SAC is stepping up its public defense as Steinberg’s arrest brings the government’s probe closer to the billionaire hedge- fund founder. Steinberg, who turns 41 this week, is the longest- serving SAC employee to be accused of insider trading while at the firm, and one of Cohen’s most trusted managers.
He joined SAC in 1997, three years after graduating from college, and was part of a group of traders who socialized with Cohen on vacations and at sporting events.
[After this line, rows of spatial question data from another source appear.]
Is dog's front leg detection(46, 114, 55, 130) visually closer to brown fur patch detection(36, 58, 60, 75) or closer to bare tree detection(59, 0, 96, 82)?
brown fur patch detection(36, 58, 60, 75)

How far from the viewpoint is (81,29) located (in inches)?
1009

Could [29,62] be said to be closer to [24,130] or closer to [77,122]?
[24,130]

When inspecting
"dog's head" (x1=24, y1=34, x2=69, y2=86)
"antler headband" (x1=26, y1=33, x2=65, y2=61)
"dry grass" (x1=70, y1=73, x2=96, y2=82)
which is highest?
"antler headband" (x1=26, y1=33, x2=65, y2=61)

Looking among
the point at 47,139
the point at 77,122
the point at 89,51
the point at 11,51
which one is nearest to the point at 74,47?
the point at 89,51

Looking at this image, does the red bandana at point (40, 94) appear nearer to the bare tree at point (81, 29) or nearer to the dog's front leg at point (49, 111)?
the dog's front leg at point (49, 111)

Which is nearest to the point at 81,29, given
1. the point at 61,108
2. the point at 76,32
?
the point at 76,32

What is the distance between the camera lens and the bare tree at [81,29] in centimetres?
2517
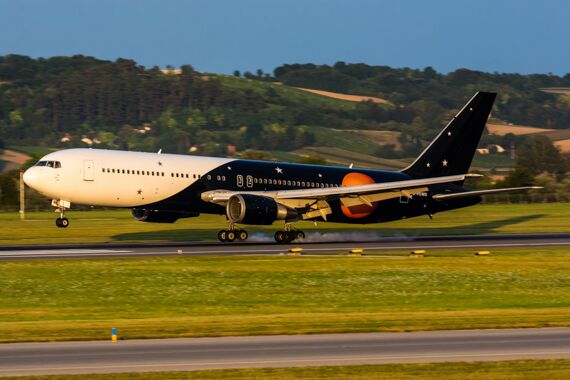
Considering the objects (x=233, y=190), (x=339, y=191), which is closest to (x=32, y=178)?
(x=233, y=190)

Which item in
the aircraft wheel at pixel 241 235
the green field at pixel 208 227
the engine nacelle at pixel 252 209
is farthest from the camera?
the green field at pixel 208 227

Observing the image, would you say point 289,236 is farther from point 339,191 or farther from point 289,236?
point 339,191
Steinberg introduced the hedge-fund owner to his art adviser, and Cohen attended Steinberg’s 1999 New York wedding, according to former colleagues, friends and people with knowledge of SAC.
“Steinberg is another domino that has fallen in a path that leads to a central person at SAC,” said John C. Coffee Jr., a professor at Columbia Law School in New York. “He’s one of the few that had direct communications with Cohen.”
In an indictment unsealed March 29, Steinberg was charged by a federal grand jury with five counts of conspiracy and securities fraud. He is accused of being part of a conspiracy that began in late 2007 and continued until 2009. The U.S. said he received and traded on illegal tips from Jon Horvath, a former analyst at Stamford, Connecticut- based SAC, on technology companies Dell Inc. and Nvidia Corp. (NVDA)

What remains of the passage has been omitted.